Passano gli anni ma l’ombra della Banda della Magliana continua a stendersi minacciosa sulla Capitale. Un fantasma che anziché sbiadire col tempo, torna ad affacciarsi con preoccupante – quanto sorprendente – ciclicità sulle cronache della città eterna. Prima le infiltrazioni nella politica capitolina emerse sette anni fa dal Mondo di Mezzo di Massimo Carminati, poi l’inchiesta dell’anno scorso sul narcotraffico al Tufello gestito da Roberto Fittirillo detto “Robertino” e ora la confisca del tesoro dell’ex boss siciliano Salvatore Nicitra (nella foto) accusato di gestire un commercio clandestino nel settore dei videopoker.
PASSATO CHE RITORNA. Dopo l’omicidio nel ‘70 dello storico leader Franco Giuseppucci, la Banda della Magliana iniziò un lento quanto inesorabile declino. Dilaniata da faide tra sodali per la gestione degli immensi business, poi da una vera e propria guerra che ha lasciato sul campo diversi esponenti, e infine finita nel mirino della magistratura con i processi degli anni ’90, la Banda sembrava ormai un ricordo.

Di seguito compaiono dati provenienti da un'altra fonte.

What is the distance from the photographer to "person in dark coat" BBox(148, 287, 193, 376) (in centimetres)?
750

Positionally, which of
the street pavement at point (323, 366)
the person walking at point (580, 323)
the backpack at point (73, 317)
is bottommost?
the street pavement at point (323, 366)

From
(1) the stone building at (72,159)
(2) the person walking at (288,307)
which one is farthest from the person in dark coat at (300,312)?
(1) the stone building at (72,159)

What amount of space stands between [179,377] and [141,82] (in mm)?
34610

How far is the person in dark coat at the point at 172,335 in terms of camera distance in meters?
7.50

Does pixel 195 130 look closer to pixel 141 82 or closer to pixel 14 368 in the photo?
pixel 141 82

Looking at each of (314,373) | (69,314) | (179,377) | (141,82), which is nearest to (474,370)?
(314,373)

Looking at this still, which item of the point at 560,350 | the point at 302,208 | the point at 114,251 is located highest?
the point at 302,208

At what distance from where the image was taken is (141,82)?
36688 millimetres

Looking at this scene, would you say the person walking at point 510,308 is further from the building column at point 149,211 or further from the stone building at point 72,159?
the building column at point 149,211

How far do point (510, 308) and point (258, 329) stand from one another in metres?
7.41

Eppure, come appare evidente dalle innumerevoli inchieste portate avanti prima dall’ex procuratore Giuseppe Pignatone e dopo dal suo successore Michele Prestipino, quel regno criminale non si è mai realmente concluso ma si è semplicemente trasformato. A ben vedere, infatti, a Roma negli anni sono nate nuove alleanze e, sotto gli occhi degli investigatori, si è venuta a creare una spartizione dei lucrosi affari che la Capitale può offrire. Tutti eventi che sebbene sembrassero apparentemente scollegati, in realtà erano collegati dal filo rosso che portava allo storico gruppo criminale che ha seminato il terrore tra gli anni ‘70 e ‘80.
EREDITà PESANTE. Un passato criminale che ritorna perché Nicitra all’interno della Banda non era di certo l’ultimo arrivato ma un pezzo da 90 tanto che Maurizio Abbatino e Antonino Mancini, storici esponenti della Magliana, lo descrivono come “l’uomo di fiducia di Enrico De Pedis”. Proprio per questo il siciliano è finito al centro dei processi che hanno travolto la Banda ma da cui ne è uscito quasi indenne facendosi passare per pazzo e scontando solo pochi anni in un manicomio.

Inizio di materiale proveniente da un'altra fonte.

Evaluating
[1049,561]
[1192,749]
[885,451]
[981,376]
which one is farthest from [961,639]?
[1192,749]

Tornato in libertà non è rimasto a braccia conserte e tanto meno ha cambiato vita. Come nulla fosse ha ripreso a fare quello che ha sempre fatto fin dagli anni in cui a Roma regnava Giuseppucci. Del resto il suo nome è noto sia alla giustizia quanto al sottobosco criminale della Capitale che lo teme e in cui, per qualche ragione, è sempre riuscito a galleggiare riciclandosi e scegliendo, a differenza di molti suoi ex colleghi, un basso profilo che lo mettesse a riparo dalle indagini.
Insomma un pedigree che Nicitra ha saputo sfruttare arrivando a mettere in piedi una propria organizzazione, composta da 37 scagnozzi, che ha saputo estendere le proprie mani sui quartieri Montespaccato, Aurelio, Primavalle, Cassia, Monte Mario, e che gli è valso il titolo di “Re di Roma Nord”. Un impero che ha saputo innovare tanto che, come accertato dal procuratore aggiunto della Capitale Nadia Plastina, negli ultimi anni ai sistemi classici del gioco d’azzardo illegale, come il cosiddetto “picchetto”, ha perfino fatto preparare un software pirata da installare su una penna usb per giocare online. Non che gli mancassero uffici fisici dato che in tutta Roma, sotto il brand di sale gioco “Planet”, poteva contare di oltre 200 sale slot.